## [Set tasks]
1 – Answer these questions about the Prototyper excerpt:
(a) What happens to a remote avatar whenever that person is talking?
(b) When no avatar file is specified, what is the default avatar based on?
(c) Where is information about when and how events happen kept?
2 – Quote the Prototyper excerpt word for word, beginning at the words "Within Prototyper, we" and stopping after the words "the virtual space.".

Gutwin and Greenberg (1999) and Benford et al. (1995) identified a list of design issues that are important for awareness in real time groupware systems and collaborative virtual environments, respectively. These issues can be split into categories for providing information about (1) who users are working with, (2) what others are doing, (3) where they are working, (4) when events happen, and (5) how those events occur (Gutwin and Greenberg 1999).
Within Prototyper, we seek to address all of these issues based on 3D user embodiment. Remote participants’ avatars, as shown in Fig. 2b, provide information about the presence of a person, the location, gaze and field-of-view. The 3D artifacts on the workplane, together with the virtual hands of a remote user inform about what artifacts are modified by whom. The scale of the visual appearance of remote avatars, workplane and its objects, applies to the real-world setting shown in Fig. 2a. This way, a user can estimate a remote participant’s reach within the virtual space.
A limitation within Prototyper is that the system does not provide an actual live image of a remote participant. However, in order to provide information about the identity of a remote user we use additional metadata. Prototyper is a web-based system that includes—beside the Prototyper application itself—a web portal that provides user management, content organization and access control. This means, every Prototyper user has a user account connected with a profile (see Fig. 6a) where he/she can upload a profile photo used within the web portal but, more importantly, can also upload a 3D file to be used as a personal avatar within Prototyper.
Prototyper system web portal
With the help of the person’s gender and body height, we calculate the size and position of the 3D avatar (Medlej 2013). When no avatar file is specified, then a default avatar is displayed within Prototyper based on the provided gender. This way, our system provides at least avatar information that lets users distinguish between different remote participants helping to assign actions to specific persons.
Information regarding when and how events happen is currently not visualized directly within Prototyper. However, this information is stored automatically on a server storage for later use.
When using Prototyper, the people are connected via audio so they can talk to each other. In order to help users to distinguish who is actually talking, we provide a visual hint. The respective remote avatar gets a special color whenever talking. Visual cues regarding the user and remote participants as well as their activities in relation to the workspace materials are crucial but are oftentimes not sufficient for a sense of presence (Büscher et al. 2001). Especially when users are looking in another direction or the remote participant is not within a user’s field-of-view it can become difficult to know the speaker’s identity. In co-located settings people can locate another person by the sound of his/her voice. Within our system, we try to resemble this kind of out-of-sight localization. Based on the positions of the local user and the remote participant in the virtual space—this data is exchanged among all locations in real time—the remote user’s voice is adapted to “hear” his/her position.

## [Supplied material]
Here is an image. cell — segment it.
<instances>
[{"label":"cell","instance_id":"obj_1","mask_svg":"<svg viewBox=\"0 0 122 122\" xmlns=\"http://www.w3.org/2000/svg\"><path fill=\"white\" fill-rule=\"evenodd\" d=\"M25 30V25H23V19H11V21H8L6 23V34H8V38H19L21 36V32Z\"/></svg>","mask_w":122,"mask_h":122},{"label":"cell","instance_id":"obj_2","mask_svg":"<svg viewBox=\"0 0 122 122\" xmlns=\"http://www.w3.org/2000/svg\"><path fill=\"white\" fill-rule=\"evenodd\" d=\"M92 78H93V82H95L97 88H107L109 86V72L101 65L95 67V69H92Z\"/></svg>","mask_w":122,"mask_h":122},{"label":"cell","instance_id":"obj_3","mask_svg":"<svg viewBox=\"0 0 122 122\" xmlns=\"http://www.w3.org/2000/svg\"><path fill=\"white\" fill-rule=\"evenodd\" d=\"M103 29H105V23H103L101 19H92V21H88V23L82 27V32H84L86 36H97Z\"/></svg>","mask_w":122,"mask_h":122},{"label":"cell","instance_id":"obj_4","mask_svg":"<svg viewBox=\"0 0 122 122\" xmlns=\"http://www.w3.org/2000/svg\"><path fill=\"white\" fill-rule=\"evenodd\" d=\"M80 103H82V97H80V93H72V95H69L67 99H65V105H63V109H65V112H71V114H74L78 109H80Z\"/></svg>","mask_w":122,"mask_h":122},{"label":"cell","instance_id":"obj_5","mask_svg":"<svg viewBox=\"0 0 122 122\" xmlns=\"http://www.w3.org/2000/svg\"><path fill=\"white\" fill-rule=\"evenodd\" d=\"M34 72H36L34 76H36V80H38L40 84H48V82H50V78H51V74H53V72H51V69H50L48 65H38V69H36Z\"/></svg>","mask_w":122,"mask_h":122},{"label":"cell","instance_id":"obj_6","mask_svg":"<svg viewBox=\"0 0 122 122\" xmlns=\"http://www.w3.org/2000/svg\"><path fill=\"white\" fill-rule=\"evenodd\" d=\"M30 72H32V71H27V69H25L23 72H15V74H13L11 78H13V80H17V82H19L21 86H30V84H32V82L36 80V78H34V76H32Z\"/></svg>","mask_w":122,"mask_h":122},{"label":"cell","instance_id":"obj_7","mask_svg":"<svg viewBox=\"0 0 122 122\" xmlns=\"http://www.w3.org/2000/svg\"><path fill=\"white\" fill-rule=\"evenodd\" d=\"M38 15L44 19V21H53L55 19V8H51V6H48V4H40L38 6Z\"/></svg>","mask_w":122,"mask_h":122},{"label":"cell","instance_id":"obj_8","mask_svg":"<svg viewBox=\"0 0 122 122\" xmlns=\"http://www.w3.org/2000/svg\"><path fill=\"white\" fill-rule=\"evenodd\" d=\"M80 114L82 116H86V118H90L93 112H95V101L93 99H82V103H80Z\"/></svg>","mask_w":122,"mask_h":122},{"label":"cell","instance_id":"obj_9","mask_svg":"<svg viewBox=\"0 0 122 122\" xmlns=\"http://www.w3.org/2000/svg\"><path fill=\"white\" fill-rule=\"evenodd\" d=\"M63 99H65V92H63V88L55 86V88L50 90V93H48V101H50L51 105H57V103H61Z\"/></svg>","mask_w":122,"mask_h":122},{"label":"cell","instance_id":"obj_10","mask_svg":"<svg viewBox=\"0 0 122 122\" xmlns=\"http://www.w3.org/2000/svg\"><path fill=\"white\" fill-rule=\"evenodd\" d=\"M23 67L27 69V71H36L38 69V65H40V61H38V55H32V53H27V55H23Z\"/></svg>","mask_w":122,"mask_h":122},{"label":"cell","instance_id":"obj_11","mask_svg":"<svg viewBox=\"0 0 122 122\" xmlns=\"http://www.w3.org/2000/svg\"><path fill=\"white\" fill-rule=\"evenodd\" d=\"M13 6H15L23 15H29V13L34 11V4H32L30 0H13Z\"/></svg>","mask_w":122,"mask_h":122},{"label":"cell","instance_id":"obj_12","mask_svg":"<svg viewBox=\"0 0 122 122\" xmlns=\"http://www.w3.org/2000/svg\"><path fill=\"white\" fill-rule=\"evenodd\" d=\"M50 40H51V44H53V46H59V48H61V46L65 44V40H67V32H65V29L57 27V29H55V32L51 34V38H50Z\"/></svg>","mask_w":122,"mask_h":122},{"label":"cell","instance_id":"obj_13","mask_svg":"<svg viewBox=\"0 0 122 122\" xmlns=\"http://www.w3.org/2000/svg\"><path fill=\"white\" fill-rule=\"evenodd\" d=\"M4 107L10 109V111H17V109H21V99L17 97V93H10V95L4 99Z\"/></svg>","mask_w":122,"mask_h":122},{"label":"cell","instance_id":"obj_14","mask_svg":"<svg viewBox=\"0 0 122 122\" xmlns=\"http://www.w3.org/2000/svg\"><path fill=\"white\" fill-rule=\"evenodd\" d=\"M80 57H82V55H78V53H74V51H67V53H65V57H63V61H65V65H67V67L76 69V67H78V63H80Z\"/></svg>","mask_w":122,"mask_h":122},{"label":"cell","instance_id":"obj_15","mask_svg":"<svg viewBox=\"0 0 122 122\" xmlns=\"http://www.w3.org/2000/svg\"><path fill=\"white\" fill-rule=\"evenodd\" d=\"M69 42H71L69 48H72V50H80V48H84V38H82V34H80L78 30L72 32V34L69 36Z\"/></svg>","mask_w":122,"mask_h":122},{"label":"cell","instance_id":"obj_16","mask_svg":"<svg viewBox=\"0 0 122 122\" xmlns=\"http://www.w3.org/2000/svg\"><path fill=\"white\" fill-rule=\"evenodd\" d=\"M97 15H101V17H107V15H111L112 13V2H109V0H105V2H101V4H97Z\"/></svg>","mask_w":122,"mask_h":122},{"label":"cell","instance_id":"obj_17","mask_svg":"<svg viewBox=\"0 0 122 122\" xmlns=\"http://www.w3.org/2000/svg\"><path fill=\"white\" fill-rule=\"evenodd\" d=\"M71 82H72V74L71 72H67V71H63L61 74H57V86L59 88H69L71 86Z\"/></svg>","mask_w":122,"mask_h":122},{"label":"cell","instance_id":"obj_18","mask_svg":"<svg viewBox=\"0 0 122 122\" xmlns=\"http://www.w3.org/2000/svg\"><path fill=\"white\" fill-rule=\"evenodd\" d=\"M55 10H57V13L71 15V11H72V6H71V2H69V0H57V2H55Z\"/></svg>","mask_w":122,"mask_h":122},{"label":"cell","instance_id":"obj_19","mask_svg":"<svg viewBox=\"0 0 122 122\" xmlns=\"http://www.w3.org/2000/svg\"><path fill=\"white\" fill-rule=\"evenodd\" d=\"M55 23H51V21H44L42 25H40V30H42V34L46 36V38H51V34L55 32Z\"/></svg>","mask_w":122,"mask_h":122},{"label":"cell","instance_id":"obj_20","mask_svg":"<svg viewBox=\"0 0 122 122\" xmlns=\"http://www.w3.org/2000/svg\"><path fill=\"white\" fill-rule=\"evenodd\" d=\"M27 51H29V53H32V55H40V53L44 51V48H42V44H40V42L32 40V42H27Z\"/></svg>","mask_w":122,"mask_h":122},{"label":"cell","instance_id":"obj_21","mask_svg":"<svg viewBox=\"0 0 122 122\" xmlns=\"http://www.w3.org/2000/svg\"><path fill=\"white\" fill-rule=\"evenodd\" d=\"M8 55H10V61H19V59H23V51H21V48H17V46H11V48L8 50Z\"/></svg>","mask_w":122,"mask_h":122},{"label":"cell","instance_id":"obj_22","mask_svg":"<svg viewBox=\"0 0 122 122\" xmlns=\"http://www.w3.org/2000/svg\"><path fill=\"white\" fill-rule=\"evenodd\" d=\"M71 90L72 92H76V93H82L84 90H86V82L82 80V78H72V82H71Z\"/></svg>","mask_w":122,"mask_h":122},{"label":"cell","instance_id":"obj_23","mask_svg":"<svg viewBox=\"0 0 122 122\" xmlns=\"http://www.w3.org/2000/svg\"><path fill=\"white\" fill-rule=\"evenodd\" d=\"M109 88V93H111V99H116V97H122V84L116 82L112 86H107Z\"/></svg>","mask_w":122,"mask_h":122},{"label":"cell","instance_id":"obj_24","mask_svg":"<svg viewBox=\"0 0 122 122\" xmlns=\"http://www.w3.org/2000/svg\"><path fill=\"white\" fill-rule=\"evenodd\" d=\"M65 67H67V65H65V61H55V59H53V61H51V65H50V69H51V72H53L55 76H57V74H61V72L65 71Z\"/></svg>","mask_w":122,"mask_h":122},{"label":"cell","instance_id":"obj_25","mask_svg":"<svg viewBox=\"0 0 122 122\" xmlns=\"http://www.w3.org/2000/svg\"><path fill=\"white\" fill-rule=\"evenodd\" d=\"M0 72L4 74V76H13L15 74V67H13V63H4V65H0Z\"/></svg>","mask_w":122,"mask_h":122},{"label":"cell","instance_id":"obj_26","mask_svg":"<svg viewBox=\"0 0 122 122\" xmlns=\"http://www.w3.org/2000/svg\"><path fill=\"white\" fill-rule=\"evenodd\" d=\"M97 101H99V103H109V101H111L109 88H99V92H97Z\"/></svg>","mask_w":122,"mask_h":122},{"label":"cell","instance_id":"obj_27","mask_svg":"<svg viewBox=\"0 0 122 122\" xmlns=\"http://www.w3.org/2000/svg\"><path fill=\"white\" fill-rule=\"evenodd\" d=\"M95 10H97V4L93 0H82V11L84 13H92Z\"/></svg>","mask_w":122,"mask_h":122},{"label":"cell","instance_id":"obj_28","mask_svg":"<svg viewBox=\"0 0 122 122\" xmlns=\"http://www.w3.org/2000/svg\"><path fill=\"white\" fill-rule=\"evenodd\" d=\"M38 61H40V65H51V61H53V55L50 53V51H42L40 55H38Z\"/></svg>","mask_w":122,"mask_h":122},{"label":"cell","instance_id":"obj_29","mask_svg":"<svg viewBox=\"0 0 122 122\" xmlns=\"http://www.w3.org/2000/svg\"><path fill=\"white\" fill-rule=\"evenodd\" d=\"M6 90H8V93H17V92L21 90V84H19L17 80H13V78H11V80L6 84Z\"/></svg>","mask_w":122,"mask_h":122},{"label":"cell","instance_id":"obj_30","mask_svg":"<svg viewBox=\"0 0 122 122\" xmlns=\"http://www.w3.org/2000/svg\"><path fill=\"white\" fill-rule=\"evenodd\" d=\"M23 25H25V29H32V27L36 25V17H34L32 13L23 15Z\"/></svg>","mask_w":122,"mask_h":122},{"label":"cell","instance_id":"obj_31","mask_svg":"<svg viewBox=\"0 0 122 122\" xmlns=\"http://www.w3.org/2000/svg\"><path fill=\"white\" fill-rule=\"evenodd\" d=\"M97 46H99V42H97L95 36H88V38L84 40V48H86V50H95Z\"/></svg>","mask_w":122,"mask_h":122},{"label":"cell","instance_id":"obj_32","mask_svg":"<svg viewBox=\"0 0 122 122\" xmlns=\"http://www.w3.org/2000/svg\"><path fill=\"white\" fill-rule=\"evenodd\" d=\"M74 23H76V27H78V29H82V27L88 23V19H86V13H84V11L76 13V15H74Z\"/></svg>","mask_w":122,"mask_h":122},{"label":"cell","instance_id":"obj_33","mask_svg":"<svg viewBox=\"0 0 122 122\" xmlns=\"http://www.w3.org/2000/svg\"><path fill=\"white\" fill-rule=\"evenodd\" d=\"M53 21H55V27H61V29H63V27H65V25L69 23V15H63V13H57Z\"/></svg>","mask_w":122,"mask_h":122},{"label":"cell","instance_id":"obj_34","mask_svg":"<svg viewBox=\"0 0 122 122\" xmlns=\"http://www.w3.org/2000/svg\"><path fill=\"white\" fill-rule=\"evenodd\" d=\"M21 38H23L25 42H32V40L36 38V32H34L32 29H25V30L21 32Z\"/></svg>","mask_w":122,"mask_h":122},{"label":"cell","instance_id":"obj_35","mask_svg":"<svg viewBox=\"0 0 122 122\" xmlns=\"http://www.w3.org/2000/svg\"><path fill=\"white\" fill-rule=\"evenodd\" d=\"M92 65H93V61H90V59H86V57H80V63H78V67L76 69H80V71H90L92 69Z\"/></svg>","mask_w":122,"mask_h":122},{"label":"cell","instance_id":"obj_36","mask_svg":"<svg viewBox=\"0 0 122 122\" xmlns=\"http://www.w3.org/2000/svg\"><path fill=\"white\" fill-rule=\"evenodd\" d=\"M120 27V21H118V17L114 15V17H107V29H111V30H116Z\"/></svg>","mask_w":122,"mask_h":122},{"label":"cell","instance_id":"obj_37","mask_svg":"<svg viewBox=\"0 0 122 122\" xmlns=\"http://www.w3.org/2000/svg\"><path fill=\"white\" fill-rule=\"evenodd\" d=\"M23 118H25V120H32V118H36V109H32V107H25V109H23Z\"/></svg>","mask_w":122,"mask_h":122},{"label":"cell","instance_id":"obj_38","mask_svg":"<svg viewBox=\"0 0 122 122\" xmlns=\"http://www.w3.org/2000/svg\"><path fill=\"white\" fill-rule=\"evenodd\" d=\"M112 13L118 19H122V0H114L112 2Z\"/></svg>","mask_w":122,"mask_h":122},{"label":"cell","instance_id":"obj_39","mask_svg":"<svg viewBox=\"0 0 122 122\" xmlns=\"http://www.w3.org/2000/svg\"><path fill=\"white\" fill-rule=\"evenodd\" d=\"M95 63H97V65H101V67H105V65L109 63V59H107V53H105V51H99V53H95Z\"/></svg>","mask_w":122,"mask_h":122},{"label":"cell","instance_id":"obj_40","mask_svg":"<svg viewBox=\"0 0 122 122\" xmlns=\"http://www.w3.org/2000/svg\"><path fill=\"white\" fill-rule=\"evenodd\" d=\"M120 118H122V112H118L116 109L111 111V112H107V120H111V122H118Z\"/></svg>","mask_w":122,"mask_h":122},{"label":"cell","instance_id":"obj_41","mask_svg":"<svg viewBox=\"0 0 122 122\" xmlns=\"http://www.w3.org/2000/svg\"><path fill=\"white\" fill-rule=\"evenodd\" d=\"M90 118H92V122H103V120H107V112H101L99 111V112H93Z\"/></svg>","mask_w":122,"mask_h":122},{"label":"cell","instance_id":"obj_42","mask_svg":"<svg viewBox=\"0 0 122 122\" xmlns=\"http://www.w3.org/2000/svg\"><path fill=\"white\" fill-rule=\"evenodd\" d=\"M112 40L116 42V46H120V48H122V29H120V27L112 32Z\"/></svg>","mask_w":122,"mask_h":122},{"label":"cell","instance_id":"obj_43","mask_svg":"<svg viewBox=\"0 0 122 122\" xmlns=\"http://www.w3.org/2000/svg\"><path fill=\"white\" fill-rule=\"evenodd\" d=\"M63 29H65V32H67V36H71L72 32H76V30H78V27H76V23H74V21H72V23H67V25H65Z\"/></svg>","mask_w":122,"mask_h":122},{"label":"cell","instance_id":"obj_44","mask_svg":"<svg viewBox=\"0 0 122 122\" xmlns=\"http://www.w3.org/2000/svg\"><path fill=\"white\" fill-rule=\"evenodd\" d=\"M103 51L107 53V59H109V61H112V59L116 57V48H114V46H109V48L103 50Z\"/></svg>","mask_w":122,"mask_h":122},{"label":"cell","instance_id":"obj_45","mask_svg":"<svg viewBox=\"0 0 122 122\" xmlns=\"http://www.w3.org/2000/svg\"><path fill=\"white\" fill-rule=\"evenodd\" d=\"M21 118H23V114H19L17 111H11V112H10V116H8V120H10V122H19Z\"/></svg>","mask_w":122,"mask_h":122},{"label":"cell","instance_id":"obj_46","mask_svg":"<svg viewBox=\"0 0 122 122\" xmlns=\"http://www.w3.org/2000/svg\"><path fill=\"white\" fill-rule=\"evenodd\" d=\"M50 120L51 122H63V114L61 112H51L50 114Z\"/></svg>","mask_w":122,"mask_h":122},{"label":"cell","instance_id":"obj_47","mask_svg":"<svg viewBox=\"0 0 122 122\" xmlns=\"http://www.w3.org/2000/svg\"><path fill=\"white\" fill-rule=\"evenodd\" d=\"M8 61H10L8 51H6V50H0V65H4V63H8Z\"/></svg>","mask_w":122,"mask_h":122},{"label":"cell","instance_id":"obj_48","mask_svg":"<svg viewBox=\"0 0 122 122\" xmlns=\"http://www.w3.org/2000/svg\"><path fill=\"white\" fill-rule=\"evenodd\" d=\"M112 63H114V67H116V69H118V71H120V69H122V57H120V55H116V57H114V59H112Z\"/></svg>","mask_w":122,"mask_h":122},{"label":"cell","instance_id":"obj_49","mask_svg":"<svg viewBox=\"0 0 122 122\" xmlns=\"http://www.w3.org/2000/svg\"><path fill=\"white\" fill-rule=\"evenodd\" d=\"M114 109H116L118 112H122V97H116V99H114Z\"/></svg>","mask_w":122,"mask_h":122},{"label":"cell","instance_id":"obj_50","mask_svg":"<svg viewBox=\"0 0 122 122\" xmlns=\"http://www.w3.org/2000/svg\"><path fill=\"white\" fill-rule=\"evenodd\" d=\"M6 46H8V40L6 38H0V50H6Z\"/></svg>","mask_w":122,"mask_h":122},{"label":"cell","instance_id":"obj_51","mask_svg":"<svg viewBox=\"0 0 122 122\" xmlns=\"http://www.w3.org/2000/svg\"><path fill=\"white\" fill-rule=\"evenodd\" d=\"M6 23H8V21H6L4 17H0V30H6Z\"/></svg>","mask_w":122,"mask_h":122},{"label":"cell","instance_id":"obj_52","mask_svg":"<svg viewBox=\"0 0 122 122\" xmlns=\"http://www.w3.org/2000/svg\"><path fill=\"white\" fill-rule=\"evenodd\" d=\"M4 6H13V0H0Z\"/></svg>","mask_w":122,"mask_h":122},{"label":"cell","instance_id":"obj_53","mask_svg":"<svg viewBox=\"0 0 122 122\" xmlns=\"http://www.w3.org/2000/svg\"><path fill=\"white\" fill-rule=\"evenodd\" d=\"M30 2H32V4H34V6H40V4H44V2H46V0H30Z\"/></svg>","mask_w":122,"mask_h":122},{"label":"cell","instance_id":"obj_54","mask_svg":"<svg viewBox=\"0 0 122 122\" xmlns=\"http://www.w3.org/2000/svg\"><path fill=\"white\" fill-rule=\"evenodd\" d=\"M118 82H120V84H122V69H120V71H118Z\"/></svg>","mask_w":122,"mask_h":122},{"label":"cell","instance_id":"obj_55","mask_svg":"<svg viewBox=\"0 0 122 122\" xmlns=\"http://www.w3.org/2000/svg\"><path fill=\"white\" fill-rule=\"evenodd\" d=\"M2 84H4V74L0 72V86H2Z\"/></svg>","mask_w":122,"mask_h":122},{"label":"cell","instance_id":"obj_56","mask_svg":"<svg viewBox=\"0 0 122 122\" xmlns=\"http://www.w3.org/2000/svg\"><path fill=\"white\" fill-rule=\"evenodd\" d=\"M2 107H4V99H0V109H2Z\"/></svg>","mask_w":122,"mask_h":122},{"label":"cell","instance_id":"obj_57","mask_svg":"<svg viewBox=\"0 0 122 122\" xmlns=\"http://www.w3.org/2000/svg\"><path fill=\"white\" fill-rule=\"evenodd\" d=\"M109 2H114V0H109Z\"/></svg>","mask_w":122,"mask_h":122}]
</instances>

## [Answers for the tasks]
1 –
(a) It gets a special color.
(b) It is based on the provided gender.
(c) It is stored automatically on a server storage for later use.

2 –
Within Prototyper, we seek to address all of these issues based on 3D user embodiment. Remote participants’ avatars, as shown in Fig. 2b, provide information about the presence of a person, the location, gaze and field-of-view. The 3D artifacts on the workplane, together with the virtual hands of a remote user inform about what artifacts are modified by whom. The scale of the visual appearance of remote avatars, workplane and its objects, applies to the real-world setting shown in Fig. 2a. This way, a user can estimate a remote participant’s reach within the virtual space.